Building a waitlist for plum mail

screenshot of plum mail

I have recently started working on a new project, to build a successor to email and chat. A way of communicating that is more organised than email and less distracting than chat applications.

Yesterday we launched plum mail on product hunt. We got some great support from IH, thank you.

Plum mail is prelaunch so we need a waitlist. I asked about ways to run a waitlist a few days ago.

There were several suggestions, but in the end we decided to get users to email us. To do this we added the following message to our webpage:

To join the waitlist, email us: yesplease@plummail.co

We made use of a mailto link that set a subject and body.

This approach got us over 100 sign-ups in a day. What surprised us was that most people would write something after the "..." only ~10% said nothing. The messages we got fell into three categories.

First up were people answering the question, and explaining why they were looking forward to trying plum mail.

features you've described so far look really cool and useful, especially being able to select email text and pin it. Please count me in and add me to the waitlist Love the fact you can use markdown when composing messages

As our video demonstrated several features we are yet to implement, this allowed us to see which features people are most excited about. Knowing what excits someone allows us to start a conversation with them when we get them on the platform that starts from the features they're are most excited about.

Some people mentioned features/integrations that we had not shown.

This sounds interesting and exciting. With these features, it would be great if it can be used as a host for other domains, e.g. to use plummail but sender is our regular gmail or corporate email.

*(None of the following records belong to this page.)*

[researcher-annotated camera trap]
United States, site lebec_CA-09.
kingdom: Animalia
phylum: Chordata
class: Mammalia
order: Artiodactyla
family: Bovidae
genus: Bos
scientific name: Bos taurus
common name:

Interesting to see how you’re thinking about Microsoft integration (Exchange, Teams, Outlook).

This allowed us to work out if someone had misunderstood what we were offering and if so, to try and improve our message.

Some of the suggested features we don't plan to work on, but because we know this we can reply and manage expectations explaining what they might want to do differently or why our product isn't for them. Doing this before they get disappointed should help us have a productive conversation with them.

Finally general enthusiasm

I'm looking forward to trying plummail.co because … you are awesome ⚡️ I'm looking forward to trying plummail.co because I F*&%#^ hate email.

Several people expressed a dislike for the status quo with email and instant messengers.

These are lovely messages to get and a great encouragement to us, even if there is not much follow up action from our end.

Conclusion

We have no idea if this approach reduced the number of email addressed we have on our waitlist, however we do not mind, as the quality of feedback is so high. We are at a very early stage where we would rather get 10 of the right people to sign up than 100 who would never use it again.

Do you think this approach would work for your product?